As the experts of the week of the webinar pointed out, some major ports are embracing digitization, which allows them to exchange data with vessels.
But hundreds of ports and harbors around the world still rely on paper documents, agents and local contacts for operations, moorings and cargo transfers. These ports do not yet offer electronic alternatives, let alone data exchange with ships and maritime service providers.
However, progress has been made to encourage port authorities to improve communications and implement electronic data interchange internationally.
The IMO Facilitation Committee adopted amendments to the Facilitation Convention (FAL), from 9 to 13 May 2022, to make electronic data interchange mandatory in ports worldwide from 1 January 2024. This marks an important step in accelerating digitization in the maritime ecosystem and a real milestone in the implementation of JIT.
Public authorities must establish the information required for the arrival, stay and departure of ships in ports.
IMO members are testing a new integrated global shipping information system created to share information about these one-stop shops.

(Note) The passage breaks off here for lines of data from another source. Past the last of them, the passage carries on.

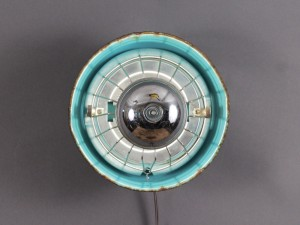 Bill Paine - lamp-18
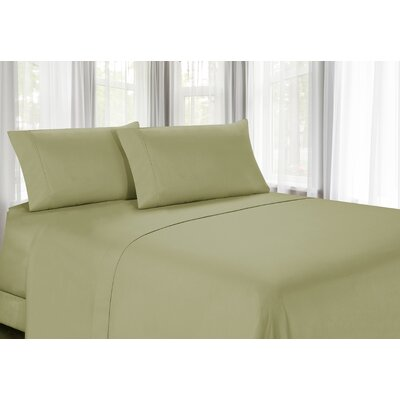 100% Egyptian Quality Cotton Sheet Set Color: Sage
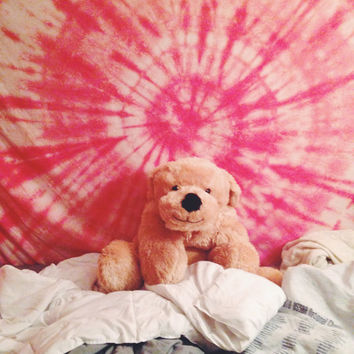 Custom Tie Dye Tapestry Wall Hanging or Sheet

By 2024, it is planned to have a global system in place, with data exchanged between ports and to ships. But will it look like the deployment of ECDIS – multiple electronic chart display and ship information systems around the world supplied by over 30 different manufacturers with their own specific features?
If left to commercial industry, probably yes, and with errors, or lack of standardization in data dissemination.

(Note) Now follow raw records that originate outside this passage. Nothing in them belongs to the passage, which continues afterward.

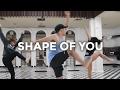 Shape of You - Ed Sheeran (Dance Video) Alex Aiono Cover | @besperon Choreography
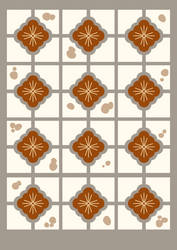 Pattern with Taiwanese Old Building Ceramic Tiles by goescat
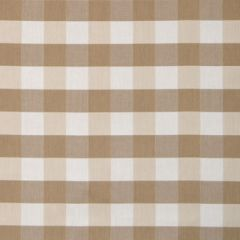 Silver State Sunbrella Cambridge Raffia Savannah Collection Upholstery Fabric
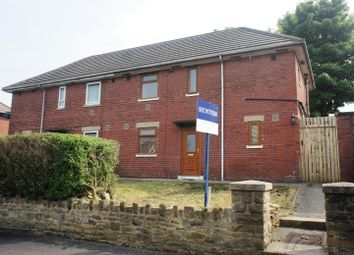 Thumbnail 3 bed semi-detached house for sale in Kenworthy Road, Stocksbridge, Sheffield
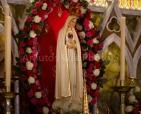 arautos-divina-providencia-basilica-dos-arautos-do-evangelho-basilica-nossa-senhora-do-rosario-03_02_2013-ls-basilica-nossa-senhora-do-rosario-tabor-plj_1343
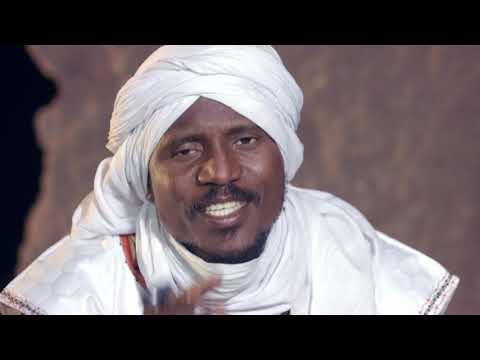 Tanko Almakura official HD video Almakura Waliyin Governor by Nazir (Sarkin waka)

The International Electrotechnical Commission (IEC) came to the rescue. It has published the IEC 63173-2 standard for secure exchanges and communications between shore and ships, ready for the International Hydrographic Organization’s new S-100 formats for electronic charts and ship navigational information.
Ports around the world need to accelerate their digitization, set up one-stop-shops for information exchange, implement IEC 63173-2 and inform captains, owners and charterers of congestion and waiting times. Shipowners and charterers must then allow captains to reduce the speed of ships to optimize voyages and reduce greenhouse gas emissions.